ANNOUNCING SHORTLIST FOR INSPIRE FUTURE GENERATIONS CATEGORIES 2021

  • Archimake

    Archimake’s informal learning workshops introduce architectural design to children from diverse backgrounds so they can contribute to the city from an early age. The workshops enable children to communicate using tools of professional designers, including drawing typologies, models and presentation methods. This helps to bridge the intellectual gap so the conversation between children and professionals is a meaningful one.

    Category: Informal learning activity

  • Architectural Thinking School for Children

    The Architectural Thinking School for Children in Belarus was founded in 2016 by architect Alexander Novikov and art critic and designer Elena Karpilova as an institution of supplementary education. It teaches architectural thinking as a tool for understanding the modern global world, taking the range of knowledge and skills of an architect and applying it to different disciplines. It has 50 tutors and more than 3,000 students across 5 years of work.

(Collected data)
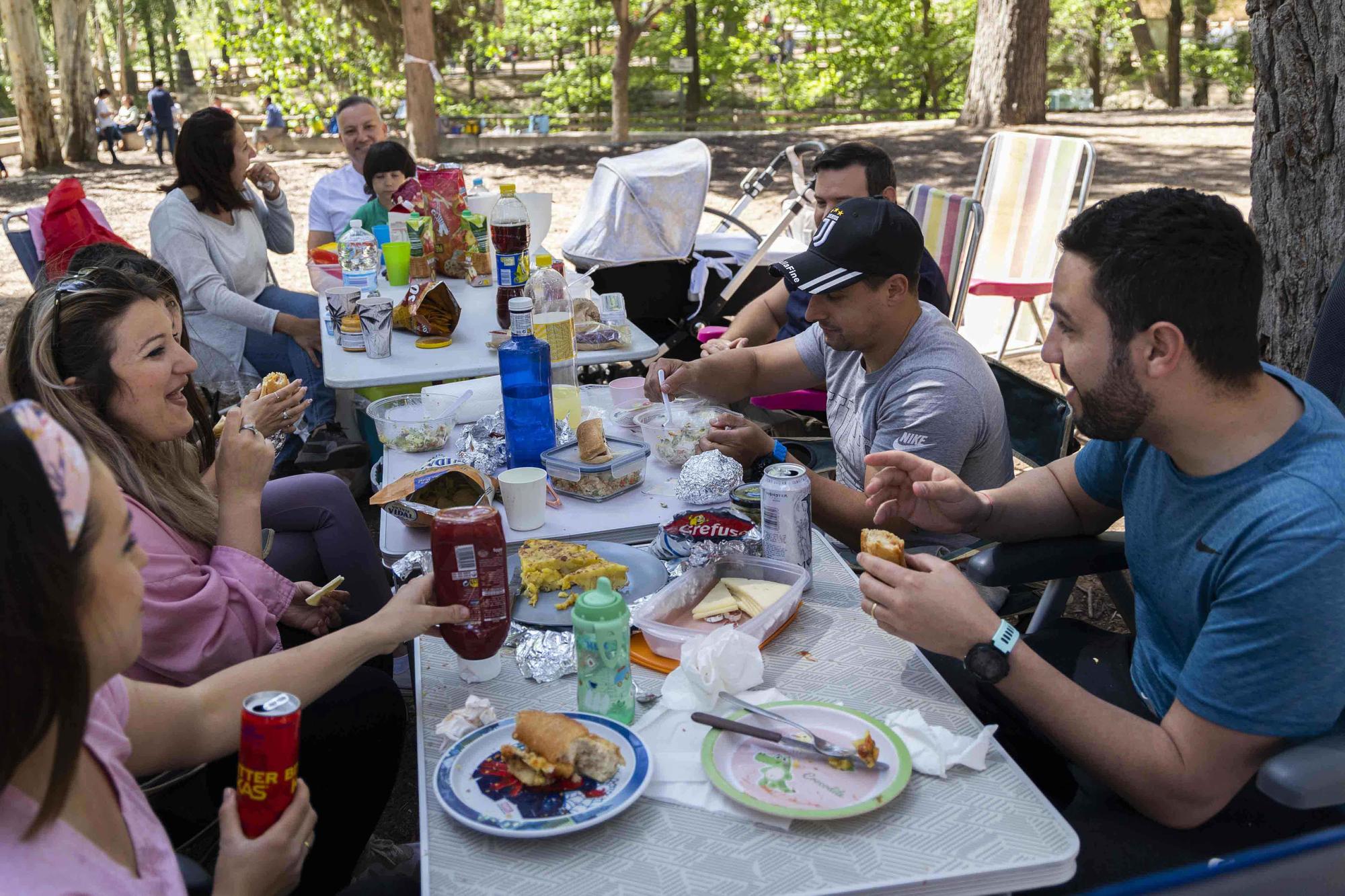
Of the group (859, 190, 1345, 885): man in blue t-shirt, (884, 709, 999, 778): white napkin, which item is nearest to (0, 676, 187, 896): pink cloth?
(884, 709, 999, 778): white napkin

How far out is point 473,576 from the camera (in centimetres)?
182

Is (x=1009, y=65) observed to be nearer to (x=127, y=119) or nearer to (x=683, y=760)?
(x=683, y=760)

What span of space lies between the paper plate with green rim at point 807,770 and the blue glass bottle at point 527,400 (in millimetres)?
1208

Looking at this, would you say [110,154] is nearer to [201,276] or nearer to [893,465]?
[201,276]

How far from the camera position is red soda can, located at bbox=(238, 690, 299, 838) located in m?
1.34

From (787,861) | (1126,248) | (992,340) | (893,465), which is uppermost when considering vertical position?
(1126,248)

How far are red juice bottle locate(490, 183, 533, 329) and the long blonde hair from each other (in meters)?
1.73

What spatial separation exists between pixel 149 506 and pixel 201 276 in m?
3.13

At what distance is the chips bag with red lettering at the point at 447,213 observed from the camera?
4.99 metres

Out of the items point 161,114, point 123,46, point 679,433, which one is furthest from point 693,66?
point 679,433

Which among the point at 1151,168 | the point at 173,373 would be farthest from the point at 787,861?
the point at 1151,168

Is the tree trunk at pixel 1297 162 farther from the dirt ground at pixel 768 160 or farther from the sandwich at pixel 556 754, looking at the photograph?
the dirt ground at pixel 768 160

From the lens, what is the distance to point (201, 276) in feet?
16.2

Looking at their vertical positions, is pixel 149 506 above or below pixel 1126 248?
below
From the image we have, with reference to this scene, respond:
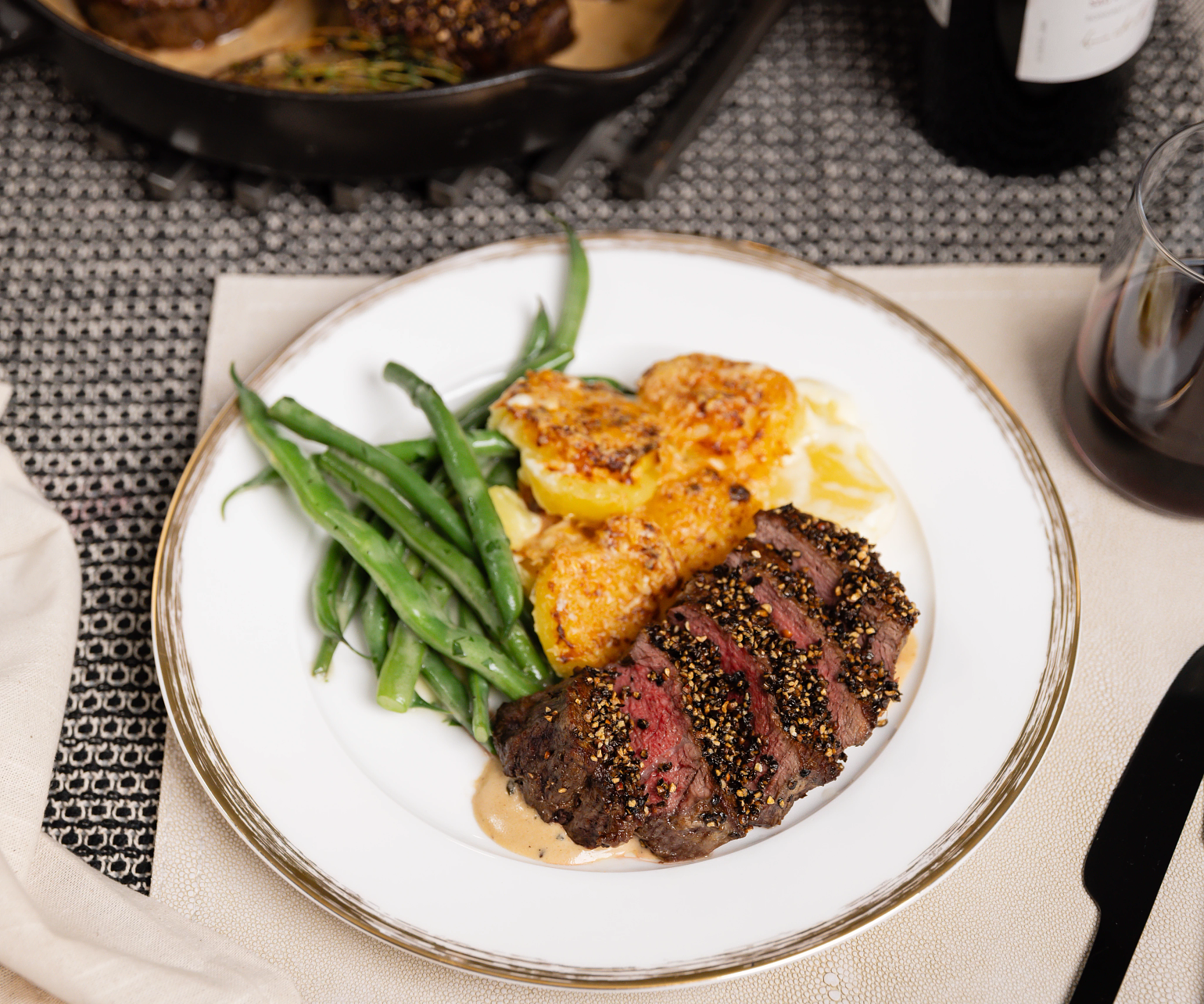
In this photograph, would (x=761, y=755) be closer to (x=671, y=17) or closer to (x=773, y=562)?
(x=773, y=562)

Problem requirements | Continue the 2021 Inspire Future Generations shortlist announcement, starting after its last sentence.

Output for this task |
    Category: Best organisation

  • Architecture at the Edge

    Architecture At The Edge (AATE) is a not-for-profit organisation based in Galway, Ireland dedicated to the promotion of architecture as Culture. To support this AATE is driving the concept of ‘Design Lab – A Space for Belonging’. The Design Lab showcases how architecture needs to consider the notion of emotional inhabitation in order to design spaces that support our mental health. Three Galway schools were involved. Up to 50+ Transition Year students in the 14-16 age bracket participated.

    Category: Best organisation

  • Arkki International & Arkki Organisation

    Arkki, the School of Architecture for Children and Youth, founded in 1993 to support and develop teaching and educational work for children and young people related to architecture, the built environment, and the ecological foundations of construction. Arkki International is an off-shoot and probably the first organisation spreading architecture and design education for CYP worldwide. It has created for ages 4 to 19, providing creative education through architecture and is licensed worldwide to local partners, training local architect teachers to deliver the educational content.

    Category: Best Organisation

  • Arkki ry

    Arkki´s New European Bauhaus project asks pupils to imagine and create within the given guidelines of the EU initiative; beauty, sustainability and inclusivity. The online and on-site project engaged 250 children from Finland, Greece and Czech Republic. The methodologies used were design thinking processes, including emphasis on experimenting, drawing and model-building. The 4–14-year-old pupils expressed their thoughts through various means; with comic strips and 3D models of future cities and buildings.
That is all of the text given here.